Start of Document extract

Financial Independence at 41 – A reader query

India is truly a land of great contrasts. On one hand we keep hearing about difficulty in getting jobs and job losses in a variety of sectors. On the other hand we see people just coming out of colleges getting salaries that their parents did not get even when they retired. The vast majority are forced to work till very late in their lives, yet we have some who plan to retire at a relatively early age. In this post I wanted to share about a reader who wanted to check with me as to whether he could retire at 41.

This person, let us call him Ravi, is atypical in many ways. He is currently employed and is 27 years old. Even at this young age he is clear that he would like to pursue his passion seriously when he is 41. So much so, that he is unwilling to get married and start a family, which he feels will hinder him from achieving his goals. His parents are also self sufficient and have even contributed to his NPS till he got started in his job. The objective of giving this background is simple – I want readers to understand that not all of us can look at this plan, most of us have families and will need a whole lot more to run our lives as well as to retire.

End of Document extract
Start of Dataset extract

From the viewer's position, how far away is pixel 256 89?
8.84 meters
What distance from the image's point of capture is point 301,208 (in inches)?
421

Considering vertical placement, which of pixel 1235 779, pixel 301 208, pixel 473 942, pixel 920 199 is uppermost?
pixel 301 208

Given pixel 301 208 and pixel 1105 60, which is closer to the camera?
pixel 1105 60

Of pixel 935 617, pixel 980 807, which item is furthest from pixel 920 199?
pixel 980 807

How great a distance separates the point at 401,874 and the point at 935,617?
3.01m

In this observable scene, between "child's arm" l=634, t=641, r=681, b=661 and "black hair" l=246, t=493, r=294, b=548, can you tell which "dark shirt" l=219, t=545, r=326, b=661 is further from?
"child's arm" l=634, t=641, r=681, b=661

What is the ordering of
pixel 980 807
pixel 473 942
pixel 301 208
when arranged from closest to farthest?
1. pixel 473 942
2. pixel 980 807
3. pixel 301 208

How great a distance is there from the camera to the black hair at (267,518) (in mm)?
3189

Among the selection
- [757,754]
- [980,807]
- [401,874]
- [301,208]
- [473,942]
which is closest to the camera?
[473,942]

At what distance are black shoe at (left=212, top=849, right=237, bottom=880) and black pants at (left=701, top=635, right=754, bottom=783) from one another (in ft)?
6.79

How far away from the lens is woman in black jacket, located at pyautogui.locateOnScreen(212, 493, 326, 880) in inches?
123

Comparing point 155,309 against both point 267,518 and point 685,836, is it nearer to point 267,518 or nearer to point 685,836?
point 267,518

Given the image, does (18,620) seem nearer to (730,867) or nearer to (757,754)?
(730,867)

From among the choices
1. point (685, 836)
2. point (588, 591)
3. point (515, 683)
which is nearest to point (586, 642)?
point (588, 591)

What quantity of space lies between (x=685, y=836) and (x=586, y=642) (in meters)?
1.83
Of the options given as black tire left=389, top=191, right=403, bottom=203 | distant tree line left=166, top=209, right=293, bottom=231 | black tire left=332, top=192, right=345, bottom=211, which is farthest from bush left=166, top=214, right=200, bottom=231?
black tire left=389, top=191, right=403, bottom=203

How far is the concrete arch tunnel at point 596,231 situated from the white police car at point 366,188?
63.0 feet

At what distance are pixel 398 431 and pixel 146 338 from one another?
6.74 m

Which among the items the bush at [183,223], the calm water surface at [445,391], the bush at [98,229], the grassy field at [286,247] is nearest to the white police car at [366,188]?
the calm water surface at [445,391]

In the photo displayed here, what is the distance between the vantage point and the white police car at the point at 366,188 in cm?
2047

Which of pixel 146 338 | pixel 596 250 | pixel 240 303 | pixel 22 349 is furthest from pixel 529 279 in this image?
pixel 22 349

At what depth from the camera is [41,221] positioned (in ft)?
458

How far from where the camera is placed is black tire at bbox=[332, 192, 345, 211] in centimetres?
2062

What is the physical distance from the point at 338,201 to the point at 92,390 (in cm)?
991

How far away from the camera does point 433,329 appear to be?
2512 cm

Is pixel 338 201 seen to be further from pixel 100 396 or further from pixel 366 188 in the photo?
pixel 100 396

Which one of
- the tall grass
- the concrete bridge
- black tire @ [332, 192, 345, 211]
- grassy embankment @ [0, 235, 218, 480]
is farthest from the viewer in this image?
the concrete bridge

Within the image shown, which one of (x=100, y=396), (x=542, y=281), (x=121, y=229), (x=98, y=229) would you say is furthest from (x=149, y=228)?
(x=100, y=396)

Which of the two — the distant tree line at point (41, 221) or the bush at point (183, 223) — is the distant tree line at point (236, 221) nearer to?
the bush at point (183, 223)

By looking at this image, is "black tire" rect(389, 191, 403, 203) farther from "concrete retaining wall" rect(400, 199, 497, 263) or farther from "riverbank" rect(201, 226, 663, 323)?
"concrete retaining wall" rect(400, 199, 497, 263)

End of Dataset extract

* _Goal_:
Reproduce the post on retiring at 41 in full, word for word. The entries stand apart from the post on retiring at 41.

* _The result_:
Financial Independence at 41 – A reader query

India is truly a land of great contrasts. On one hand we keep hearing about difficulty in getting jobs and job losses in a variety of sectors. On the other hand we see people just coming out of colleges getting salaries that their parents did not get even when they retired. The vast majority are forced to work till very late in their lives, yet we have some who plan to retire at a relatively early age. In this post I wanted to share about a reader who wanted to check with me as to whether he could retire at 41.

This person, let us call him Ravi, is atypical in many ways. He is currently employed and is 27 years old. Even at this young age he is clear that he would like to pursue his passion seriously when he is 41. So much so, that he is unwilling to get married and start a family, which he feels will hinder him from achieving his goals. His parents are also self sufficient and have even contributed to his NPS till he got started in his job. The objective of giving this background is simple – I want readers to understand that not all of us can look at this plan, most of us have families and will need a whole lot more to run our lives as well as to retire.